Pertanyaan tentang Materi
[1] Menurut kutipan halaman tentang kenaikan PPN 12%, mengapa dasar kenaikan tarif itu menuai kritik dari kalangan masyarakat? Jawab dalam satu sampai tiga kalimat.
[2] Lanjutkan artikel tentang kenaikan PPN 12% mulai dari kalimat terakhir yang ditampilkan.

Begini Asal Usul Kenaikan PPN 12%, Diusulkan Jokowi Lewat RUU HPP saat Masih jadi Kader PDIP
Kebijakan ini diusulkan pemerintahan Jokowi lewat UU HPP yang disahkan dalam rapat paripurna DPR pada 7 Oktober 2021.
Pemerintah resmi menaikkan tarif Pajak Pertambahan Nilai (PPN) dari 11 persen menjadi 12 persen pada 1 Januari 2025 mendatang. Dasar kenaikan yang tertuang dalam Undang-Undang (UU) Tahun 2021 tentang Harmonisasi Peraturan Perpajakan (HPP) ini kemudian menuai kritik dari kalangan masyarakat yang menilai kebijakan tersebut dapat memberatkan ekonomi masyarakat.

Data yang Diberikan

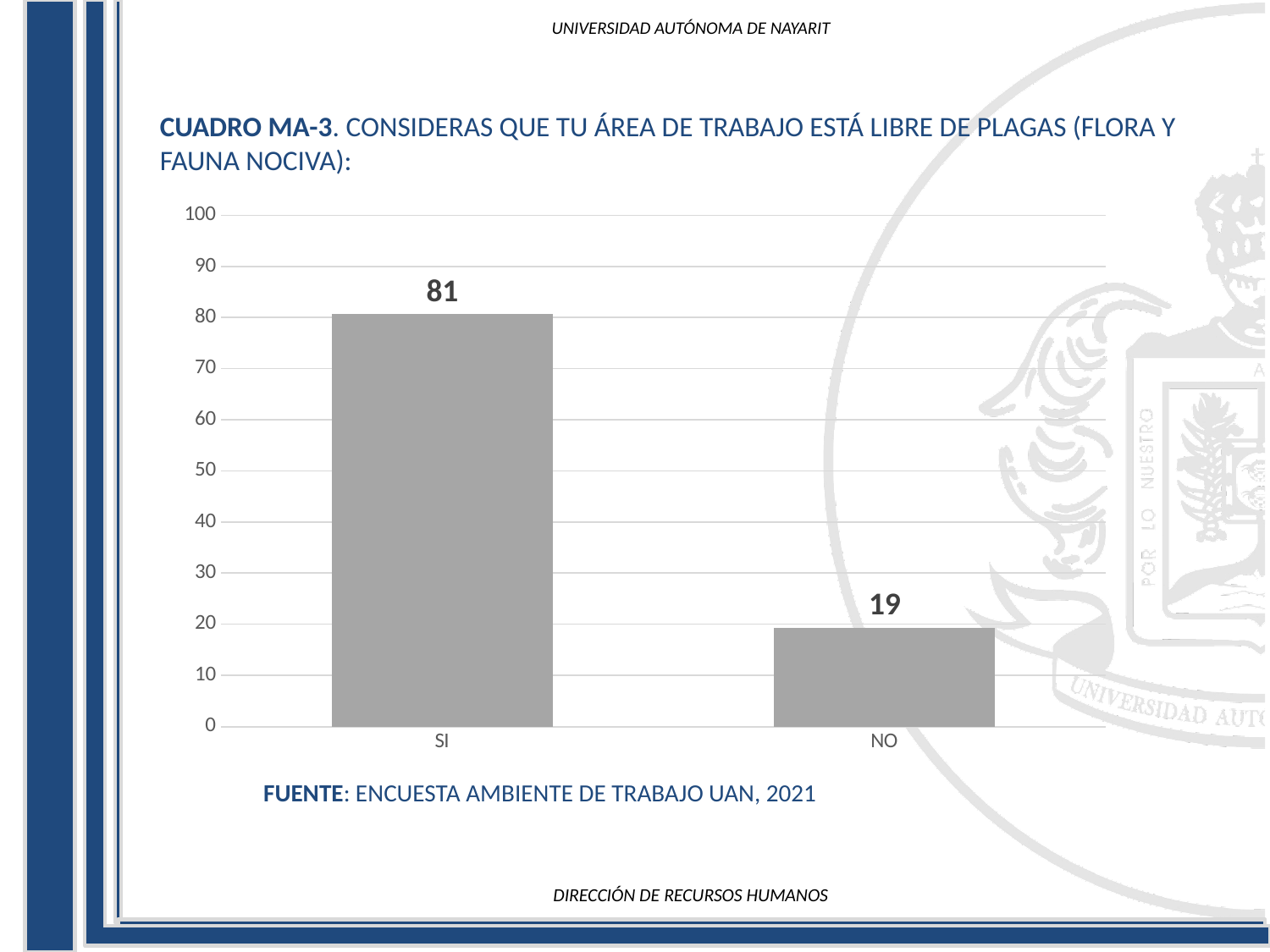
What is the value for SI? 81 How many categories are shown on the x axis? 2 What is the value for NO? 19 Is the value for NO greater or less than 20? less What is the highest value shown on the y axis? 100 Which category has the highest value? SI Which category has the lowest value? NO What kind of chart is shown on the slide? bar chart What is the difference between the values for SI and NO? 62 Is the value for SI greater or less than 80? greater Which is larger, the value for SI or the value for NO? SI What is the source cited below the chart? ENCUESTA AMBIENTE DE TRABAJO UAN, 2021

Jawaban Pertanyaan
[1] Kritik itu muncul karena masyarakat menilai kenaikan PPN dari 11 persen menjadi 12 persen dapat memberatkan ekonomi masyarakat.

[2]
Kebijakan ini diusulkan pemerintahan Jokowi lewat (Undang-Undang Harmonisasi Peraturan Perpajakan) UU HPP yang disahkan dalam rapat paripurna DPR MPR pada 7 Oktober 2021 dan diterbitkan oleh Presiden ke-7 RI Joko Widodo pada 29 Oktober 2021. Berikut Merdeka.com merangkum kilas balik usulan UU HPP tersebut:
Jokowi Usulkan PPN 12%
5 Mei 2021
Pemerintahan Jokowi yang saat itu masih berstatus sebagai kader PDIP mengirimkan surat presiden dengan nomor R-21/Pres/05/2021. Surat tersebut kemudian ditanggapi oleh Pimpinan DPR RI dengan terbitnya surat nomor PW/08529/DPR RI/VI/2021 pada 22 Juni 2021. Pada saat itu, UU HPP masih dikenal dengan nama Ketentuan Umum dan Tata Cara Perpajakan (KUP), karena merupakan revisi kelima dari UU Nomor 6 Tahun 1983 tentang KUP.
28 Juni 2021
Komisi XI mulai membahas Revisi UU KUP bersama Menteri Keuangan dan Menteri Hukum dan HAM, dengan agenda untuk membentuk panitia kerja (panja). Selanjutnya, Komisi XI DPR RI melanjutkan pendalaman, pembahasan, dan penyelarasan terkait RUU tersebut.
Setelah melakukan pendalaman dan pembahasan, pemerintah bersama DPR RI sepakat mengesahkan RUU HPP menjadi UU dalam Rapat Paripurna DPR RI ke-7 Masa Persidangan I Tahun Sidang 2021-2022 pada Kamis, 7 Oktober 2021 lalu.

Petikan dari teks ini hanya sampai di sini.